Но почему-то никто из «вспоминателей» о Луи не догадался, почему он не говорит номер статьи и срок. Пишут только, что он был стукачом. А ведь товарищ мог быть командирован в лагерь в рамках той или иной оперативной разработки. То есть в одной зоне он стучал под прикрытием одной легенды, в другой – под другой. Соответственно, и имена, под которыми он садился, и сроки, и статьи – были разными.
То, что Луи был «своим человеком», говорит и то, что он вернулся в Москву, а не за 101-й километр, как прочие. Более того, после лагеря не был ограничен в правах, а сразу стал корреспондентом шведских и английских газет. Был официально аккредитован при МИДе. Напомню: в СССР не было журналистов – граждан СССР, которые бы работали в иностранных газетах. Ясно, что Луи устроился туда на работу не без помощи органов. Такой вывод делают все его биографы.
Но! Не мог тот же Семичастный или Андропов просто так позвонить в корпункт Evening News и попросить устроить туда своего человека! Ведь сразу стало бы ясно, что Луи – агент КГБ.
Отсюда можно сделать только один вывод: Луи был устроен на работу в иностранные – и не просто иностранные, а из стран НАТО – газеты по согласованию КГБ и их разведорганов. Понятно, что далеко не весь КГБ знал о существовании Луи – как и далеко не всё ЦРУ или СИС. То есть опять мы видим «рукопожатие на орбите», а «холодная война» – для граждан Запада и Востока.

- _ПРЕДОСТАВЛЕННЫЕ ЗАПИСИ_
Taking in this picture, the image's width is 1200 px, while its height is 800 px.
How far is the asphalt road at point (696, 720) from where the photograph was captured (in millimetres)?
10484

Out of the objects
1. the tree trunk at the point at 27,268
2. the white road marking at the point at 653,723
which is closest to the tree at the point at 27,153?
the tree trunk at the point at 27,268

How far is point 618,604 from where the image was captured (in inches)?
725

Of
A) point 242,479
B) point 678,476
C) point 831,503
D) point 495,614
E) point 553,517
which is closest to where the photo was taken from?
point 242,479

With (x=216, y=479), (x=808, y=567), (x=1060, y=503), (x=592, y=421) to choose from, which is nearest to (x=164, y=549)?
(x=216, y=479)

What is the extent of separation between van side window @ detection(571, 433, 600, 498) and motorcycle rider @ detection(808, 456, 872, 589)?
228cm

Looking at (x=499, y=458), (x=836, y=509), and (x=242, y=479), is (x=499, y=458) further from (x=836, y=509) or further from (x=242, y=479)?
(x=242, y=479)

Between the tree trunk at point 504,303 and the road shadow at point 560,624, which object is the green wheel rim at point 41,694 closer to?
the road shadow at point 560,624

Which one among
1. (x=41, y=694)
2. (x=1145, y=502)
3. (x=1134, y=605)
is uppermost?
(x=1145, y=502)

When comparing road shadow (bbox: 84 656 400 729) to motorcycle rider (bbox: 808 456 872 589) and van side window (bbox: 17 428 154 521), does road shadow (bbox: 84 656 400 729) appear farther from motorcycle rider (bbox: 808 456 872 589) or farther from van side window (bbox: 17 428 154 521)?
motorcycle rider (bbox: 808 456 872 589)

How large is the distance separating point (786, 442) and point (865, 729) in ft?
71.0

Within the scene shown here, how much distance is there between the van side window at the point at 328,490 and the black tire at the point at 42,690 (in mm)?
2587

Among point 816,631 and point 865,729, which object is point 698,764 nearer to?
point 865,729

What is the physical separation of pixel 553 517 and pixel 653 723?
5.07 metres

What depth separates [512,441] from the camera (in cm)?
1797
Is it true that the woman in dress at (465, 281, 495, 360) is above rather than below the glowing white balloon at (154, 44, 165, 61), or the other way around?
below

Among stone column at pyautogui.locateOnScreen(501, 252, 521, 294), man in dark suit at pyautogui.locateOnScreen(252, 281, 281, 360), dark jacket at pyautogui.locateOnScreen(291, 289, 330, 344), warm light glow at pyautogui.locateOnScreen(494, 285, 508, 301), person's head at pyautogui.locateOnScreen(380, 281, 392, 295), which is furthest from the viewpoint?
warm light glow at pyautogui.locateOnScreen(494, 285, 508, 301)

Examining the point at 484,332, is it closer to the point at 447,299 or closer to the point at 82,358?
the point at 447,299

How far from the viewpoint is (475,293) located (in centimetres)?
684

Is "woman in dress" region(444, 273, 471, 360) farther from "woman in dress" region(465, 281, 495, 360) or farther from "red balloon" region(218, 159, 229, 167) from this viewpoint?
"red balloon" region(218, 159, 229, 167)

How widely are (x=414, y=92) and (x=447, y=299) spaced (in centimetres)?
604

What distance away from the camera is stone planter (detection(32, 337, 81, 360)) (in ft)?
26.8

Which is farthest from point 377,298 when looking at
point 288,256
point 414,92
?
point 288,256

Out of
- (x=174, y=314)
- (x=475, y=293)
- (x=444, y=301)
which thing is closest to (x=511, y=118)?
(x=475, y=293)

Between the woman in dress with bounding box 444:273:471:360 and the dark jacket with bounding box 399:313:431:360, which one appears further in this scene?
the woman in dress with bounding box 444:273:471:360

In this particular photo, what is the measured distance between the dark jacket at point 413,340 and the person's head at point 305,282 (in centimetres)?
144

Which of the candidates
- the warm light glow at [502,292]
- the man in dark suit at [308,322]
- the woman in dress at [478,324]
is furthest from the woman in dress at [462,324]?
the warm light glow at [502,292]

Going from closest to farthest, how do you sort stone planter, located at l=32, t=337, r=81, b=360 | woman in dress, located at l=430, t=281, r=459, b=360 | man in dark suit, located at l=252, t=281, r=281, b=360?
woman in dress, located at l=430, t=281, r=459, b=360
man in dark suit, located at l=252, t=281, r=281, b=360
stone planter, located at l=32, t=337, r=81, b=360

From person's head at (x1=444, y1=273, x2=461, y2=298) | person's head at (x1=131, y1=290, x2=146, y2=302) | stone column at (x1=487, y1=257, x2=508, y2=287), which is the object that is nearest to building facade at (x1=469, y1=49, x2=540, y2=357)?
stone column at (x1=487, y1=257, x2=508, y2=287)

- _ЧТО НУЖНО СДЕЛАТЬ_
- 1) Верните все строки записей, в которых встречается слово «scene», с учетом регистра букв.
- 2) Пожалуйста, продолжите текст о Луи и его связях с КГБ, начав сразу после последнего предложения.

- _РЕЗУЛЬТАТЫ ЗАДАНИЙ_
- 1)
Within the scene shown here, how much distance is there between the van side window at the point at 328,490 and the black tire at the point at 42,690 (in mm)?
Between the woman in dress with bounding box 444:273:471:360 and the dark jacket with bounding box 399:313:431:360, which one appears further in this scene?

- 2)
И вот, выйдя из лагеря в 50-х, Луи решил жениться. На ком же? Да на дочери английского миллионера. Напомню, в СССР все женились на англичанках… А англичанки мечтали выйти за русского уголовника…
По одной версии, жену звали Дженнифер Стэтхэм, по другой – Дженнифер Маргарет. Кто она была такая, как появилась в Москве и каким образом экс-зэк сумел выйти на неё – неизвестно. Сам Луи говорил, что познакомился с ней в Большом театре. Ага, и она сразу согласилась… Ведь ежу понятно, что их «подвели» друг к другу их кураторы из КГБ и СИС. Ну а дальше уж вышло так, как вышло: полюбили друг друга – и женились. С пользой для кураторов.
И стал Луи человеком, через которого сливали на Запад – нет, не секреты ВПК – а нужную информацию политического характера. И стал «Виктор» («победитель» в переводе) советским миллионером – только не подпольным цеховиком, а вполне официальным. КГБ ему обеспечил хорошую жизнь – дача в Баковке с бассейном и библиотекой, квартиры в высотном доме на Котельнической набережной и на Ленинском проспекте, и дом в Лондоне. А около дачи стояла машина КГБ – они охраняли (или следили?) дом.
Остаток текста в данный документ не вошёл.